= Primo Levi Center =

Care center for victims of torture and political violence

The Primo Levi Center (in French: Centre Primo Levi) is a care center in Paris for people who are victims of torture and political violence in their country of origin and today refugees in France. These people are seen by doctors, psychologists and a physiotherapist. They can also receive the help of a social worker and a lawyer.

The association also has a training center for the use of people who come into contact with these patients in the course of their work.

Finally, the association tries to testify on the reception conditions and the need for care, in France, for victims of torture and political violence.

The Primo Levi center received in 2004 the Human Rights Prize of the French Republic for its care center, in 2000 the Special Mention for its action with children and in 2013 the Women's Award of the Foundation RAJA for its action with women.

==Creation of the care center==
The Primo Levi care center is an Association loi de 1901 created in May 1995 by five militant associations in the field of human rights, health and justice: Action des Christians pour l'Abolition de la Torture, Amnesty International of France, Juristes sans frontières, Médecins du Monde an Trèves.

These five associations are still present on the board of directors.

==Activities==
===Caring for people who are victims of torture===
Torture has devastating and lasting effects, both physically and psychologically. Torture continues to torture long after it has been inflicted, and the trauma affects the whole family, including in the long term and for generations to come.

The Primo Levi care center receives patients for medical consultations, during which the doctors first focus on resolving the immediate health concerns of the patients (most of the time these are insomnia, nightmares, headaches but also various pains resulting from past abuse they may have suffered).

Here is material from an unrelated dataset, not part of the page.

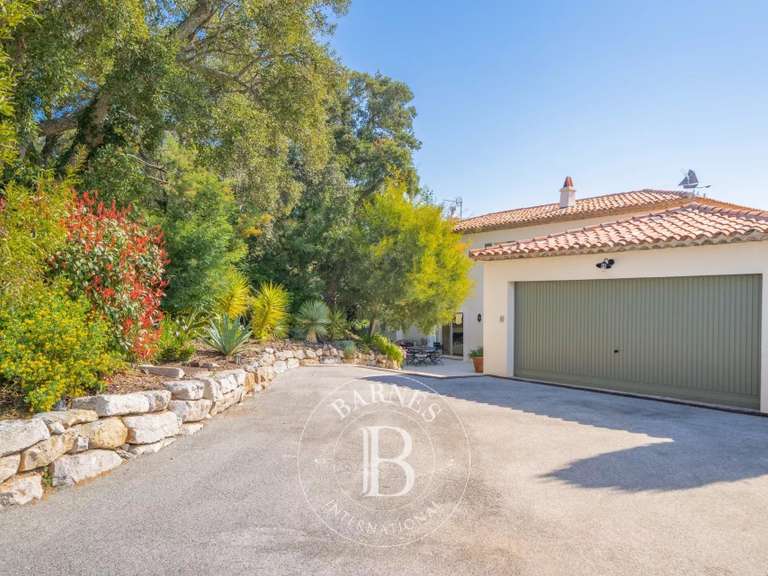 Villa agay - 5 bedrooms - 371m²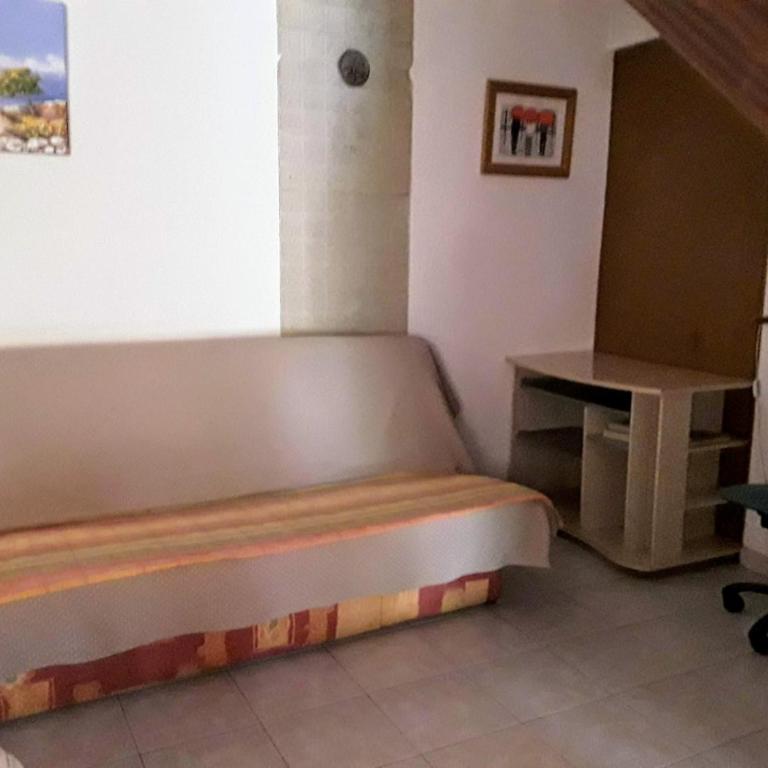 Vacances Méditerranée T2 dans aile de villa - Maison 1 Chambre - 9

These people can also benefit from psychological counseling. Torture, far from "making people speak", silenced them, reached them in their privacy, in their capacity to think, to forge links with other human beings, to have a place in a group, in their couple, their family, their home community. A psychological follow-up can help them to try to come out of isolation, to reconnect.

The center takes care of 350 victims each year, a third of whom are new. One victim in three is a minor.

===Train, share===
The health center team shares its experience to train other professionals working with migrants who have allegedly suffered such abuse. During these trainings, they learn, for example, to approach a person who has experienced such episodes, to understand the trauma and its manifestations, or to specify the specificity of helping children.

===Inform and testify===
The Primo Levi center tries to engage the general public and the public authorities on the themes of the fight against torture, the reception policy for asylum seekers, the defense of the right to asylum and human rights violations (publication of a quarterly review, intervention at conferences, press releases, provision of an online documentation center, promotion of the United Nations International Day of Support for Victims torture...).

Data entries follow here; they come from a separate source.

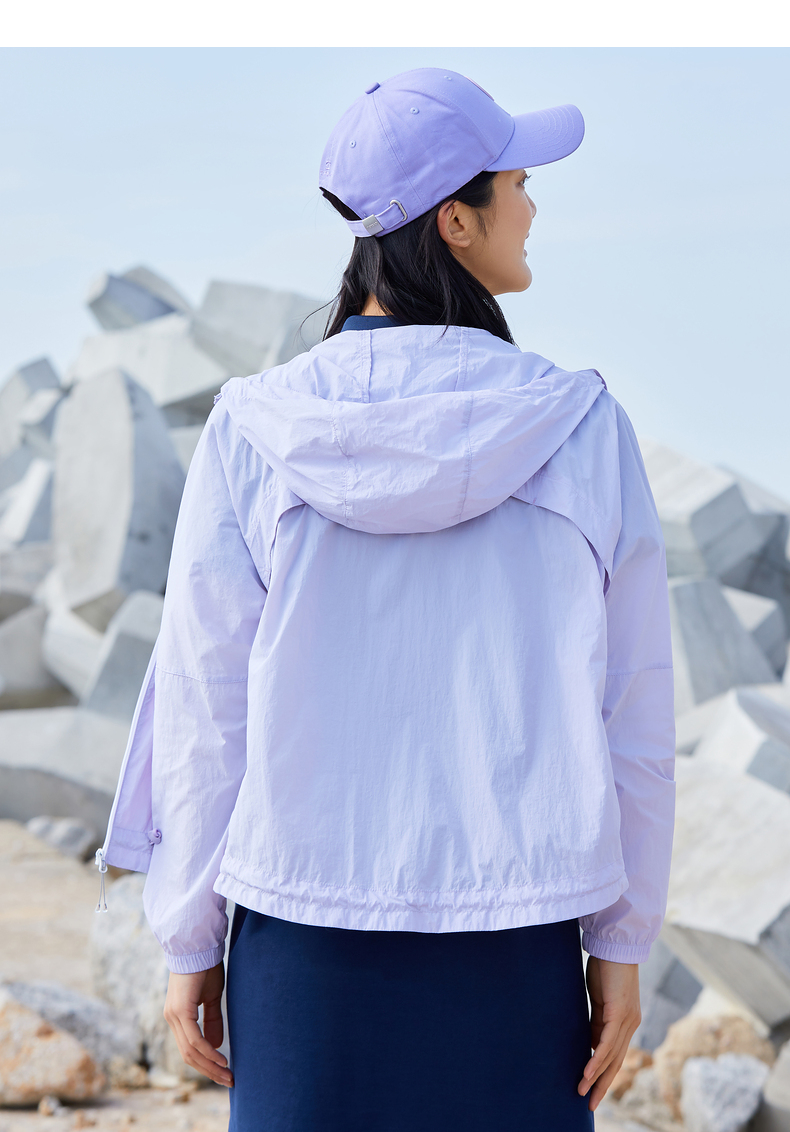 探路者防晒服女22春夏新款轻薄防晒衫连帽皮肤衣户外防紫外线upf40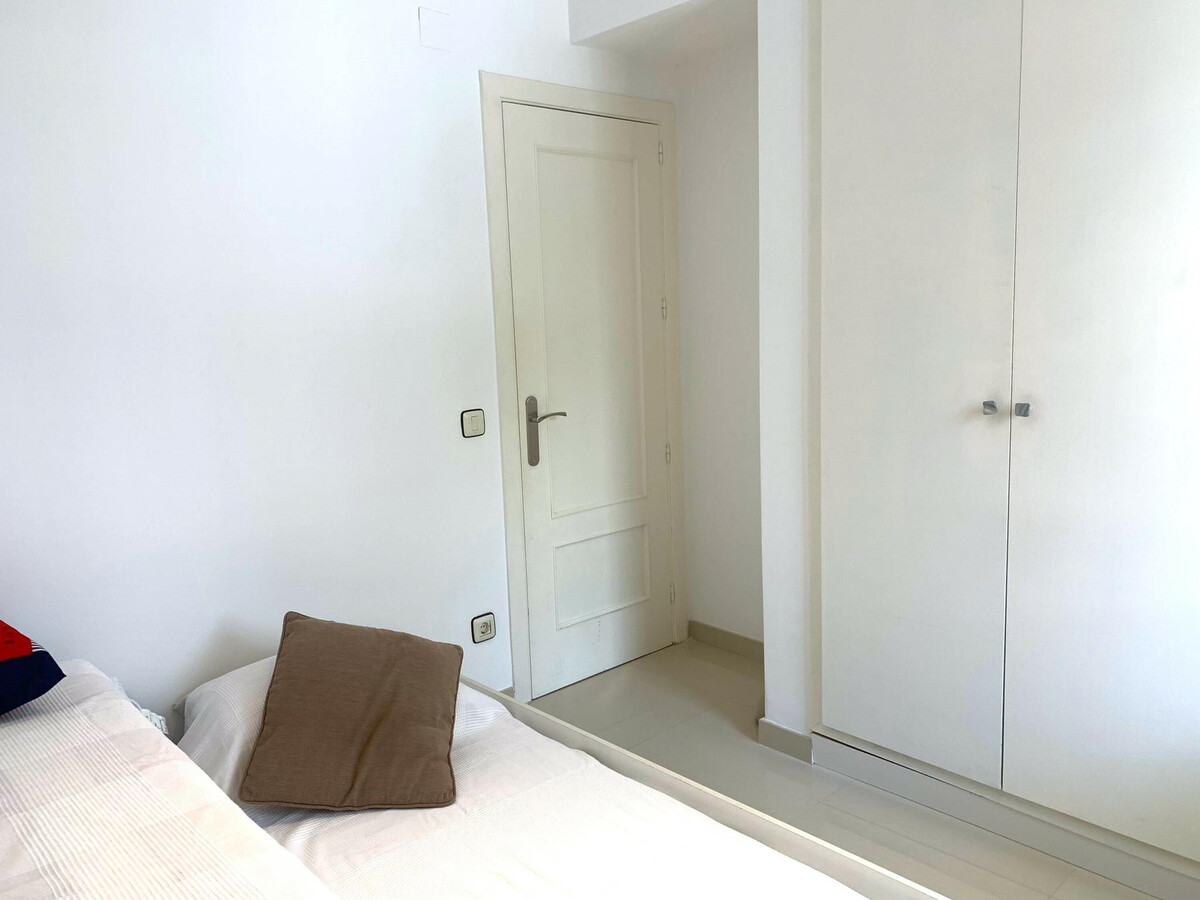 Appartement 2 chambres à 1,1 km de la plage - Photo 17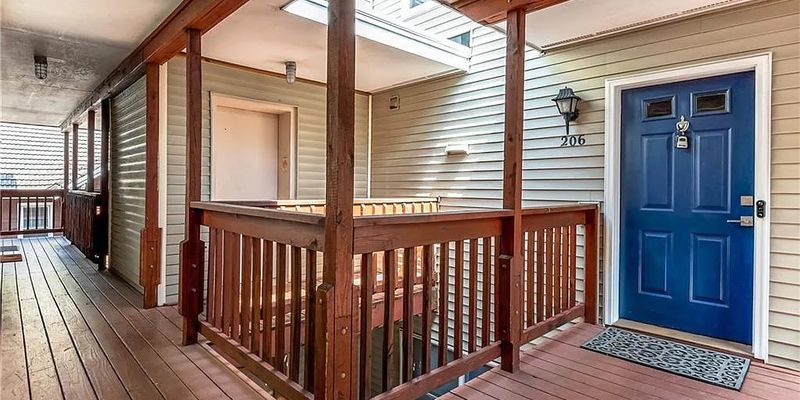 Norfolk Condo: 1301 Hampton Blvd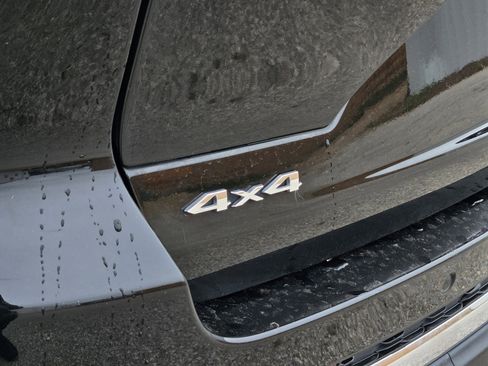 Used 2023 Jeep Grand Cherokee Laredo AWD/4WD image 8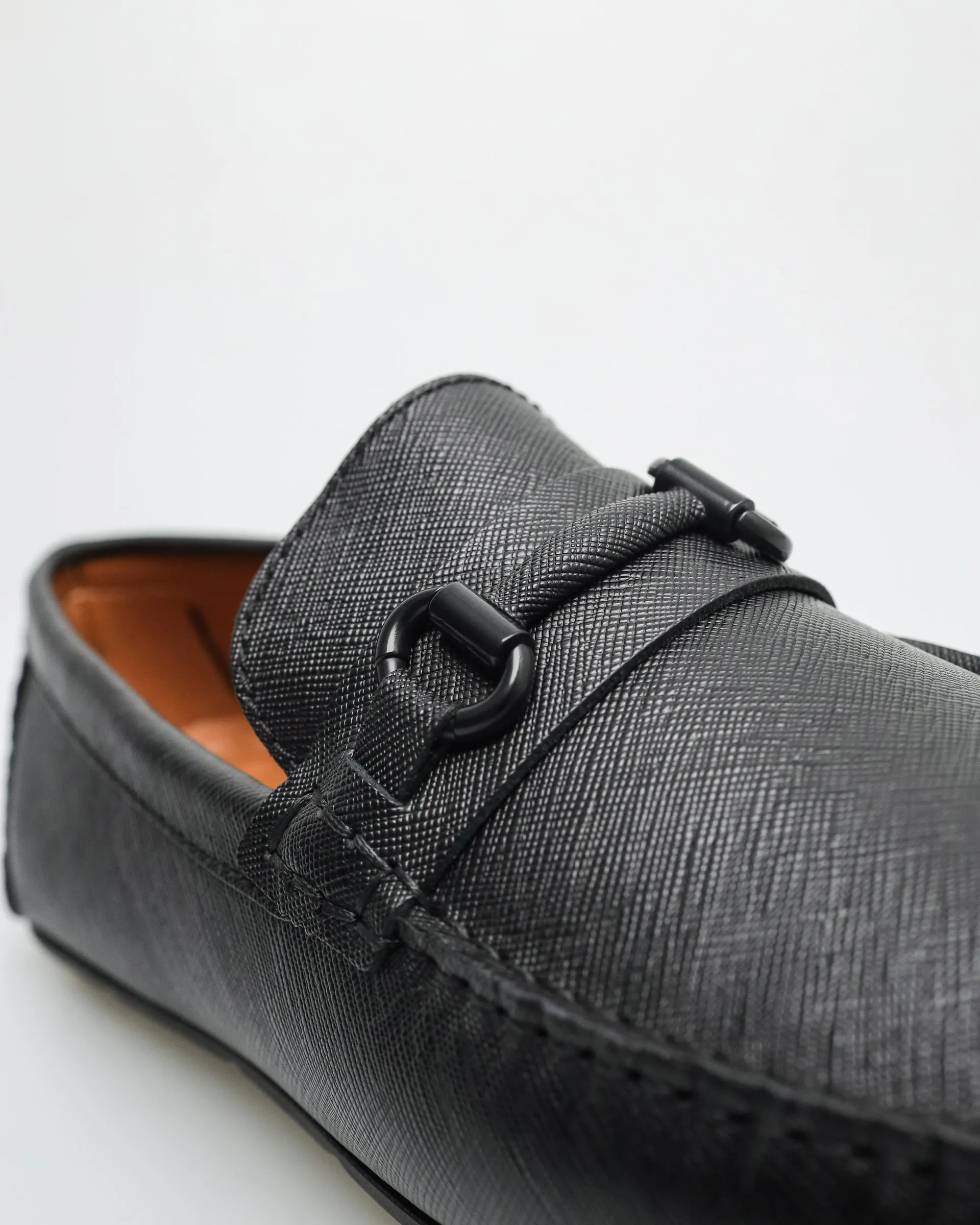 Tomaz C485 Buckle Moccasins (Black)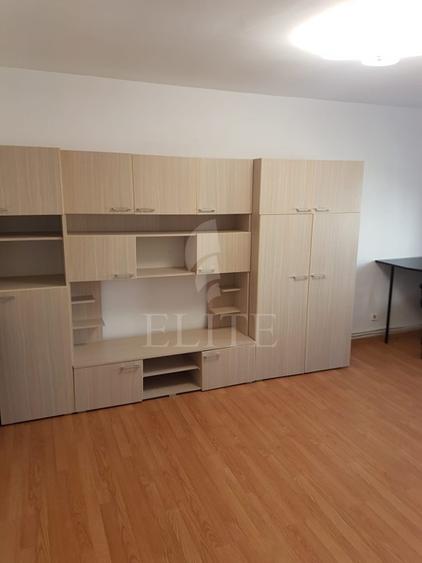 Apartament 4 camere în zona EXPOTRANSILVANIA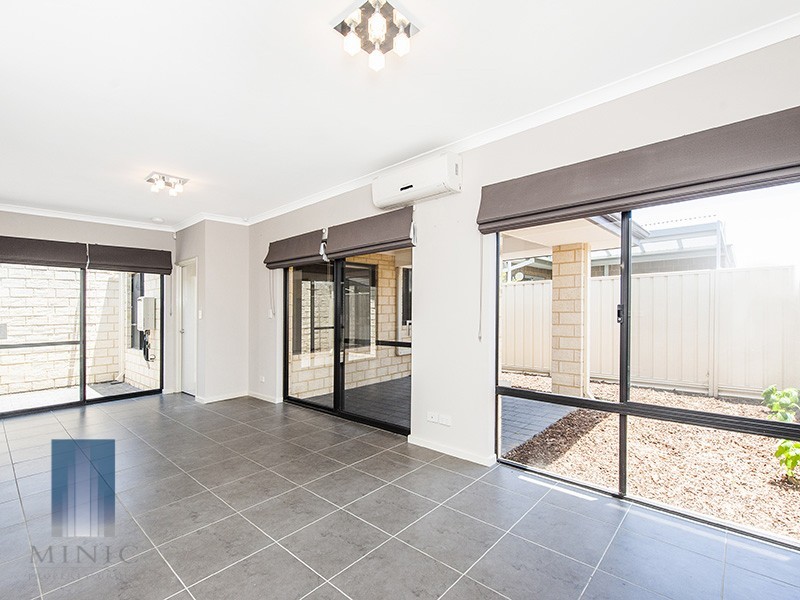 36 Oman Pass, Canning Vale WA 6155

It is therefore a member of several groups intervening in the fields of asylum law and health: French coordination of asylum law (CFDA), Observatory of the right to health of foreigners (ODSE), European network of care centers for victims of torture, Collective for the defense of human rights in Turkey, French-speaking network for the care and support of exiled victims of torture and political violence (RESEDA).

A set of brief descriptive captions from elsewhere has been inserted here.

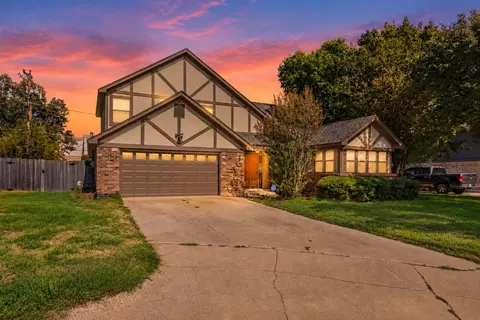 1107 Port Au Prince Dr, Arlington, TX 76012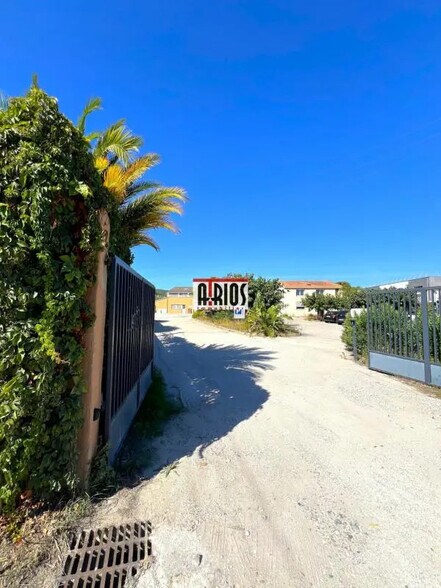 Local d'activités dans Hyères à vendre - Photo de l’immeuble – Image 3 sur 11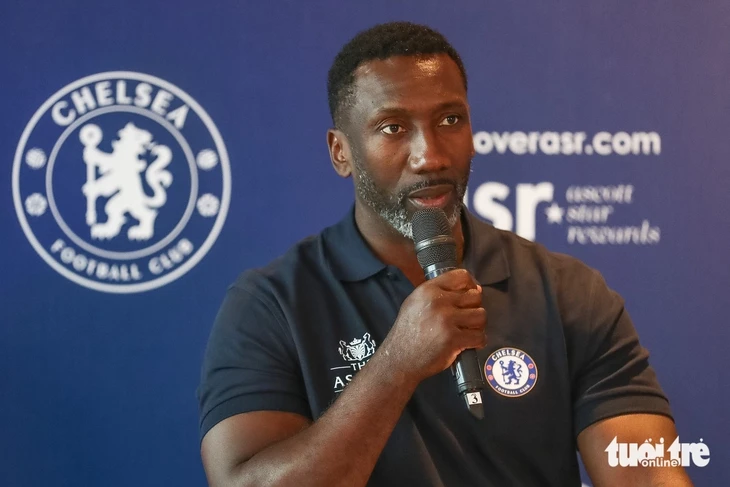 Huyền thoại Chelsea đến Việt Nam, đưa lời khuyên cho các tiền đạo Huyền thoại Chelsea đến Việt Nam, đưa lời khuyên cho các tiền đạo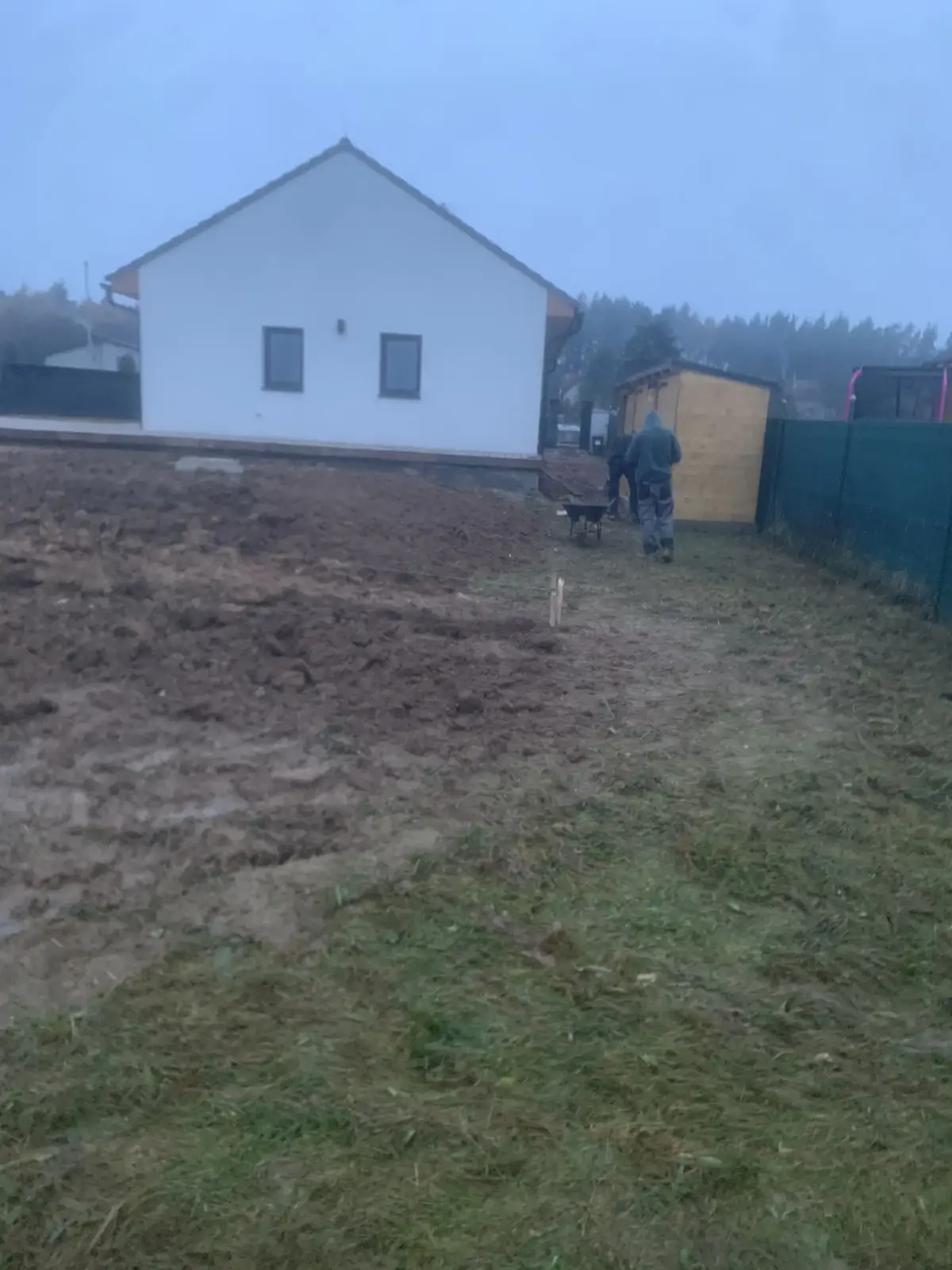 Realizace nové zahrady o rozloze přibližně 1 000 m²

The association also sits on the National Consultative Commission on Human Rights (CNCDH).

In the between-rounds of the 2017 presidential election between Marine Le Pen and Emmanuel Macron, the Primo Levi Center implicitly called in a forum with sixty other associations to block the FN candidate.

==Name==
The name of the Italian chemist and writer Primo Levi has a symbolic value: it is synonymous with the rejection of inhuman, cruel and degrading treatment, the rejection of outrages upon human dignity and of discrimination.

In addition, his reflections on the question of memory, the "after-trauma, the shame, the guilt of the survivors" are elements on which the association works daily.

== Support committee ==
The support committee of the center is composed of: Patrick Aeberhard, Jacques Attali, Miguel Benasayag, Paul Bouchet, Laurent Gaudé, Constantin Costa-Gavras, Robert Guédiguian, Louis Joinet, François Julien-Laferrière, Jean Lacouture, Olivier Le Cour Grandmaison, Anicet Le Pors, Ariane Mnouchkine, Edgar Morin, Rithy Panh, Serge Portelli, Nicole Questiaux, Michel Rocard, Léonie Simaga, Catherine Teitgen-Colly, Tzvetan Todorov, Annette Wieviorka.